*PROMPT*. Copy nothing but the lines below running from the line containing "Hoodie Maternity Sweatshirt" through the line containing "タントカスタムX(沖縄県)の中古車", both end lines included.

● ● ● ● ● ● ●

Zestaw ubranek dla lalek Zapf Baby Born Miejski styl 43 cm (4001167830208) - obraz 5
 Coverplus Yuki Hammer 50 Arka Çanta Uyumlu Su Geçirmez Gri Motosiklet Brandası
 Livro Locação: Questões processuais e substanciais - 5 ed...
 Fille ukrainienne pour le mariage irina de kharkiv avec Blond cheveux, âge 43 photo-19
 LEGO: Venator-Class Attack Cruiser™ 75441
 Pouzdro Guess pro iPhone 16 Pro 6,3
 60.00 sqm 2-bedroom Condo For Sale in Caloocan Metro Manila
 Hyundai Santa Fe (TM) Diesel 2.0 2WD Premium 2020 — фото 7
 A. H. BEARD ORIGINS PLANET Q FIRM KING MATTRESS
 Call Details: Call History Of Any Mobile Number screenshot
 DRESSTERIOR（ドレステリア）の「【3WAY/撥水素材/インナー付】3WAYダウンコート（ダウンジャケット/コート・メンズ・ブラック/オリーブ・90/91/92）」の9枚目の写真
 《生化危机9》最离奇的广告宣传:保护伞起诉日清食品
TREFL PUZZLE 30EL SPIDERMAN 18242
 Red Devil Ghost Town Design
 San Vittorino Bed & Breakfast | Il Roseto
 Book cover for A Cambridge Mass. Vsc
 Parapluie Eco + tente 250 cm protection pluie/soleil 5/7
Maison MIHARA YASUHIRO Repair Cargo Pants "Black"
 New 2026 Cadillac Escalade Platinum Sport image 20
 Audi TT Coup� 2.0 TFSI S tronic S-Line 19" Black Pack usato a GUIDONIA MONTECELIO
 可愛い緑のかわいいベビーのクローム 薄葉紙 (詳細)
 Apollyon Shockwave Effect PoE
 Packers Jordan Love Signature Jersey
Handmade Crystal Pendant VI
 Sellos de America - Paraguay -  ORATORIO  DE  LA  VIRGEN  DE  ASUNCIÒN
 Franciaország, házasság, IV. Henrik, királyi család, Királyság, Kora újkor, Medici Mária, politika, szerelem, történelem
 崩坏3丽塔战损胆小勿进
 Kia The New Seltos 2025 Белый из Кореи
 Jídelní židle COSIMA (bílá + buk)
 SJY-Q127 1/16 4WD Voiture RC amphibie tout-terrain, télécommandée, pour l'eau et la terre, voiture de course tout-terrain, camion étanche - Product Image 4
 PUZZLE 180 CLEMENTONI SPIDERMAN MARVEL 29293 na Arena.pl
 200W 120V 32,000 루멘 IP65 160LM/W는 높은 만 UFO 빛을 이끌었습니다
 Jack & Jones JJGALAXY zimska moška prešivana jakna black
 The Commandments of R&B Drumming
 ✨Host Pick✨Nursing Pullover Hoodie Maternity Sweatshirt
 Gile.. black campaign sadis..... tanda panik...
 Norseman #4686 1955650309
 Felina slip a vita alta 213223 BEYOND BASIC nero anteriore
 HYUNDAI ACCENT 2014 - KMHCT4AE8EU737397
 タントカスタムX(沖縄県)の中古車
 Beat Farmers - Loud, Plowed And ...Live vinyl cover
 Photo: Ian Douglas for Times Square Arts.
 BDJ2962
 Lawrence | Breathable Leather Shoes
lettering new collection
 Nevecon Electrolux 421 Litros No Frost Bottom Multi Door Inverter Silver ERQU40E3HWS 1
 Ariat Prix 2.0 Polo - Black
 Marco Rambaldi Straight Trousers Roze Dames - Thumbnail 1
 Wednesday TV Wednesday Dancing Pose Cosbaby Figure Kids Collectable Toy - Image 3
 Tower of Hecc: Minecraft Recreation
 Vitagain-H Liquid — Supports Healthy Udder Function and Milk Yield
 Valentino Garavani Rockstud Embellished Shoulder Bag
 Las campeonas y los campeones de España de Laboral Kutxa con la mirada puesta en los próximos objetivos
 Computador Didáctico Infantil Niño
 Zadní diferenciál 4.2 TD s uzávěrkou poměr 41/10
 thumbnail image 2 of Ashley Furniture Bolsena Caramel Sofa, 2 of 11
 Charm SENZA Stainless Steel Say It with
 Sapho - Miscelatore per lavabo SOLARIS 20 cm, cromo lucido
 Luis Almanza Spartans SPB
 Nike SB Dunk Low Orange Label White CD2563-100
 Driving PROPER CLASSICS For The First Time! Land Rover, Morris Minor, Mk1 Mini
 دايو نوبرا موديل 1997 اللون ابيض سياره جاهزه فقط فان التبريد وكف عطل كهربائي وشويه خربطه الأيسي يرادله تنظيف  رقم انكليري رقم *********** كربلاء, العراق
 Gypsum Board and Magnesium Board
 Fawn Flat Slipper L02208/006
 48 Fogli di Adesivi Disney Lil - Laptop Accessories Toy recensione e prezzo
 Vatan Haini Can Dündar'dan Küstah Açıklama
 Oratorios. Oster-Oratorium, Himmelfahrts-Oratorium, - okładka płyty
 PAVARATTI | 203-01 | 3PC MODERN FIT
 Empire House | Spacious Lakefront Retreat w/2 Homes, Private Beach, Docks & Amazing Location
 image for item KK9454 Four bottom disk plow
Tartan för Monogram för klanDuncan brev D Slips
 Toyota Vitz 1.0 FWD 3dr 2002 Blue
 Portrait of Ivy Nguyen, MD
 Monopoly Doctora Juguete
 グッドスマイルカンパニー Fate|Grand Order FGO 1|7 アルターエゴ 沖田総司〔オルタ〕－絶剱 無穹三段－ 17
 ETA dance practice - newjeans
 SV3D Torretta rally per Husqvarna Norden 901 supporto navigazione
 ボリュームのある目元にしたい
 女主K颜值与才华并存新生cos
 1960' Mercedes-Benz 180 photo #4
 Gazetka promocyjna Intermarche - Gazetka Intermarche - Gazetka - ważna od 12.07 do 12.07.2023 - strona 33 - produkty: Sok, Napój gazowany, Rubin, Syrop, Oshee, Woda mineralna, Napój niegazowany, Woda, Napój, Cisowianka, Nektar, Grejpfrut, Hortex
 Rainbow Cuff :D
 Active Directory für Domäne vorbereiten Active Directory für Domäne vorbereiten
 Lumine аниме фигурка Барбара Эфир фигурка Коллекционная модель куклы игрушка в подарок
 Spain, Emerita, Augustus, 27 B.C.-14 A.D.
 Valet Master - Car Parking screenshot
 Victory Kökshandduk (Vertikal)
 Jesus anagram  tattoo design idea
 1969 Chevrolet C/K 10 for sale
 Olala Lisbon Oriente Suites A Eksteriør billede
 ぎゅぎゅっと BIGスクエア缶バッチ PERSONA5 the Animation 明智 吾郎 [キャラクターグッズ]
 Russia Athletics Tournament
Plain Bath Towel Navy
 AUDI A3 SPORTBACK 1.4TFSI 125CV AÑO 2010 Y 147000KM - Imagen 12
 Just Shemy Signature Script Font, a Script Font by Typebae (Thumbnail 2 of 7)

● ● ● ● ● ● ●

*WRITTEN SOLUTION*.
 ✨Host Pick✨Nursing Pullover Hoodie Maternity Sweatshirt
 Gile.. black campaign sadis..... tanda panik...
 Norseman #4686 1955650309
 Felina slip a vita alta 213223 BEYOND BASIC nero anteriore
 HYUNDAI ACCENT 2014 - KMHCT4AE8EU737397
 タントカスタムX(沖縄県)の中古車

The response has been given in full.